PASSAGE PROVIDED

Despite massive awareness and education campaigns both locally and internationally, many people remain either ignorant or heedless of the dangers of risky sexual behavior and intravenous drug use.

The territory began keeping statistics in 1983, just a few years after the discovery of Acquired Immune Deficiency Syndrome, which can result from the Human Immunodeficiency Virus. Since then, 975 people in the Virgin Islands have tested positive for HIV/AIDS, Martinez said. Of those, 666 were positive for full blown AIDS, which often, eventually, proves fatal.

“The care (of the disease) is advancing,” Martinez said, and “I know in terms of the services we provide and how we provide them, it’s getting better.”

She is less sure of progress in actually arresting the spread of the virus. New cases do seem to have leveled off over the last five years, though there’s been no recent significant drop.

According to the most recent published report, as of Dec. 31, 2011, there were 579 people in the territory living with HIV/AIDS.

Not surprisingly, teens and young adults continue to be hardest hit, and the department conducts a lot of education in the schools in an attempt to reach this population.

This week hundreds of students are scheduled to attend workshops as part of the 2013 National Women and Girls HIV/AIDS Awareness Territorial Conference. Monday’s session will be at St. Croix Educational Complex, Wednesday’s, at Charlotte Amalie High School on St. Thomas. Both are from 9:30 a.m. to 12:30 p.m. and open to students from any private or public high school.

“I encourage my staff to be as real as possible” when speaking to students, or to any group, Martinez said. The department has slides and graphics and “we show them what (the virus) can do to their bodies” including how it can damage fertility.

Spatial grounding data
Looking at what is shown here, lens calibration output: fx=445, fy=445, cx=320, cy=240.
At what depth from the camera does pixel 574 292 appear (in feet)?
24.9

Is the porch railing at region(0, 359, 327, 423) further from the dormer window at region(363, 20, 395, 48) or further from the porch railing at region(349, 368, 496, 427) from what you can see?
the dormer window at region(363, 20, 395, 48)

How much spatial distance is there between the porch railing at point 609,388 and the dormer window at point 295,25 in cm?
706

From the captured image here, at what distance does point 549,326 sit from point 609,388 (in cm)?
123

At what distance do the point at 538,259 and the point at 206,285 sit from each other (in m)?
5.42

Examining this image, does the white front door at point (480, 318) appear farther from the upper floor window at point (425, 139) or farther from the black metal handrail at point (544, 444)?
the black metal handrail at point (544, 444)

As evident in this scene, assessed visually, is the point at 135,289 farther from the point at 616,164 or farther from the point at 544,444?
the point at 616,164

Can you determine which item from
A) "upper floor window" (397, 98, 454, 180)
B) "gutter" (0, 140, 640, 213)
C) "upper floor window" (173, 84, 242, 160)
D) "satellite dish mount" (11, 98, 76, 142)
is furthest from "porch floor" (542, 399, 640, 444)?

EXERCISE INSTRUCTIONS
Please answer from the passage on HIV/AIDS in the Virgin Islands: how many people in the territory were living with HIV/AIDS as of Dec. 31, 2011? The data have nothing to do with this exercise.

YOUR RESPONSE
579 people.